概要
ニコチンは有機アルカロイドの一種で、最も一般的にはタバコと結び付けられる。向精神性の薬物として作用し、紙巻きたばこ、葉巻、パイプたばこ、さらに口腔摂取される多くの形態のたばこに見られる強化効果の主因である。また、市販の電子たばこやベイピング用液体で供給される有効成分でもある。一般には刺激薬と呼ばれることが多いが、その薬理作用は複雑で、神経系に対する活性化作用と調節作用の両方を含む。
薬理作用と生理的影響
ニコチンは主に脳と末梢神経系のニコチン性アセチルコリン受容体の作動薬として作用する。短期的な作用には心拍数の増加と血管収縮があり、それによって血圧が上昇し、食欲がやや低下し、代謝がわずかに促進される。こうした作用は多くの使用者にとって強化的に働くため、ニコチンは広く依存性のある物質と見なされ、しばしば刺激薬の一種に分類される(説明によっては刺激薬)。ニコチン依存は、他の強い薬物への依存と比較されることが多い。
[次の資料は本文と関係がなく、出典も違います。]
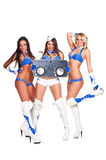 Three beautiful dancers with dj controller. Isolated on white background Stock Photo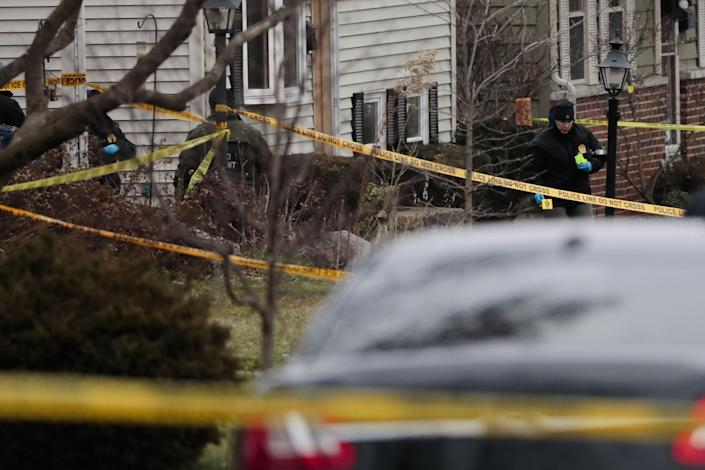 Agents from the Ohio Bureau of Criminal Investigation work the scene of a fatal shooting in Tuesday.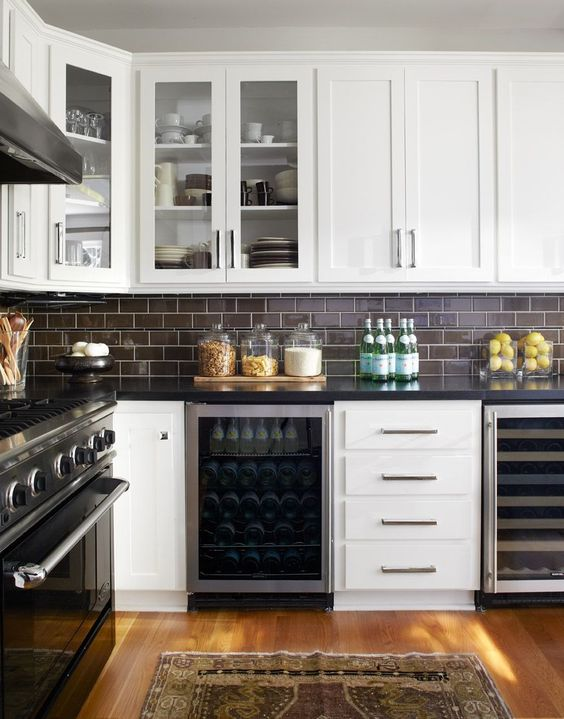 dark chocolate subway tiles with white grout make up a contrasting and bold kitchen backsplash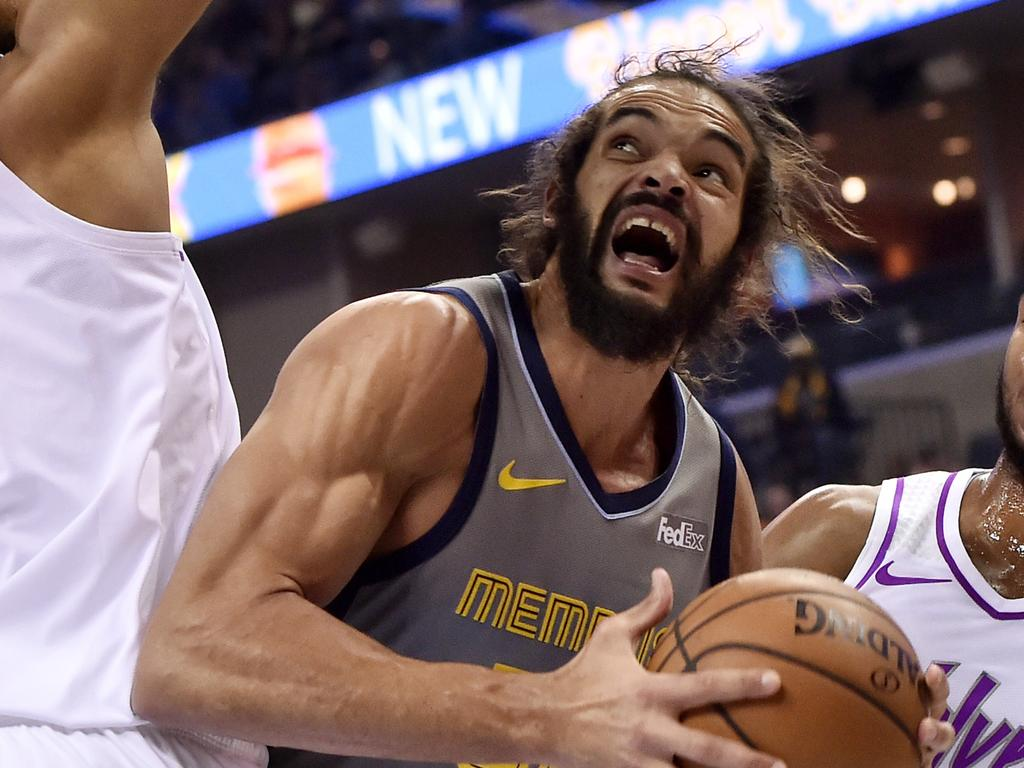 FILE - In this March 23, 2019, file photo, then-Memphis Grizzlies center Joakim Noah, center, looks to shoot between Minnesota Timberwolves center Karl-Anthony Towns (32) and guard Josh Okogie, right, in the first half of an NBA basketball game in Memphis, Tenn. The Clippers signed free-agent center Joakim Noah, giving them an aggressive, physical presence with playoff experience. (AP Photo/Brandon Dill, File)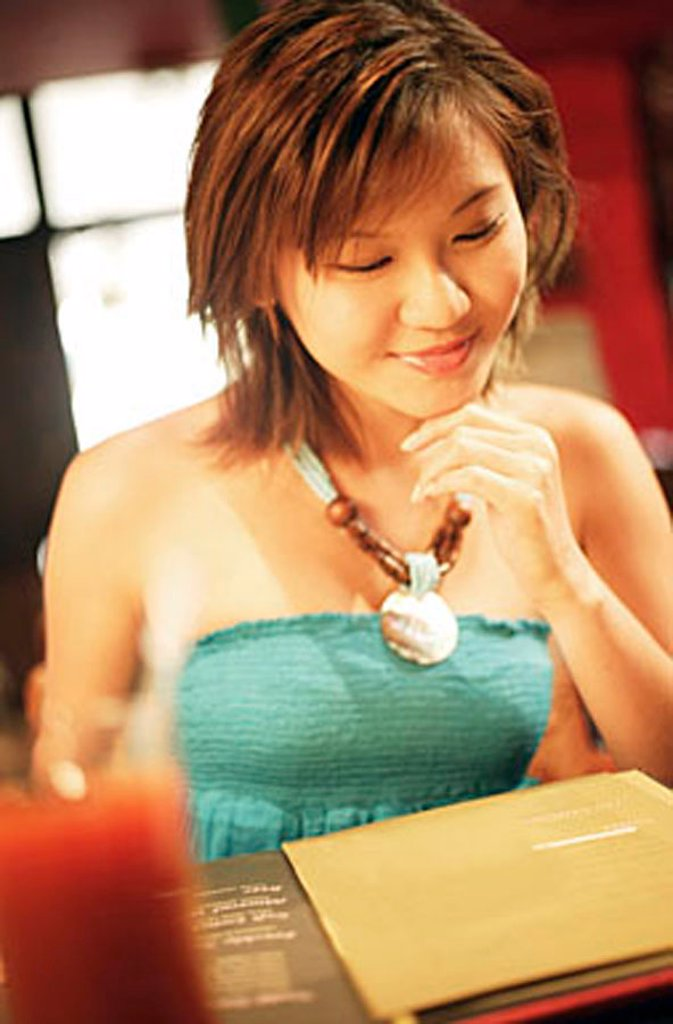 Young woman with hand on chin, looking down at menu : Stock Photo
社会的・法的・健康上の文脈は大きく異なるものの、ヘロインやコカインのような物質と同程度の依存性を示すとする記述もある。
起源と自然界での存在
ニコチンは、ナス科の多くの種や関連植物によって自然に産生される。ナス科の成員や、トマト、ジャガイモ、ナスなどの一般的な園芸植物には微量が含まれ、いくつかのトウガラシ属(Capsicum)には関連アルカロイドが含まれることがある。ニコチンが最も高濃度で存在するのはタバコだが、コカ植物のような別の植物アルカロイドも存在し、それらは化学構造や作用が異なる。高用量ではニコチンは強力な毒性物質として作用し、歴史的には殺虫剤として用いられ、急性曝露では神経の伝達を妨げる。
歴史と名称
「ニコチン」という名称は、16世紀のフランスの外交官で学者であったジャン・ニコに由来する。彼は大使としてポルトガルに滞在した後、タバコの種子と調製品をフランス宮廷に送った。パリやヨーロッパ各地にタバコが到来したという報告は、医療用と嗜好用の両方での利用につながった。ニコチンが依存に果たす役割は、薬理学と神経科学の進歩によって、何世紀も後になってようやくよりよく理解された。
医療用途、禁煙、研究
ニコチン自体は、管理された形で喫煙者の禁煙を助けるために用いられる。ニコチン代替療法(NRT)は、パッチ、ガム、トローチ、吸入器、スプレーとして利用でき、煙の燃焼生成物への曝露を避けながら離脱症状を減らすことを目的とする。禁煙以外にも、ニコチンとニコチン性受容体の調節薬は、特定の神経疾患における有用性の可能性が研究されている。小規模研究ではてんかん、パーキンソン病様症状、認知障害などでの役割が検討されてきたが、臨床的有用性はなお限定的で、研究途上にある。
毒性、公衆衛生、区別
ニコチンは依存を生むが、喫煙による長期的な健康被害の大半は、ニコチンそのものではなく、たばこ煙中の燃焼生成物(タール、一酸化炭素、ニトロソアミンなど)に起因する。それでもニコチンは心血管系への負担に寄与し、有害製品の継続使用を支える。公衆衛生上の対応では、若年者の使用開始防止、エビデンスに基づく治療による禁煙支援、ベイプ機器のような新しい供給システムの慎重な規制が重視される。ニコチンの薬理作用と、たばこおよび煙曝露の広範な健康影響を区別することが重要である。
補足
- ニコチンの受容体作用は、その刺激作用と依存性の両方の生化学的基盤であり、治療はこの活動を置き換えたり調節したりすることで依存に対処する。
- 高用量曝露は、自律神経系と中枢神経系の機能を妨げるため、医療上の緊急事態である。
- より安全なニコチン供給、ハームリダクション、治療応用の研究は続いており、利益とリスクをめぐる議論も続いている。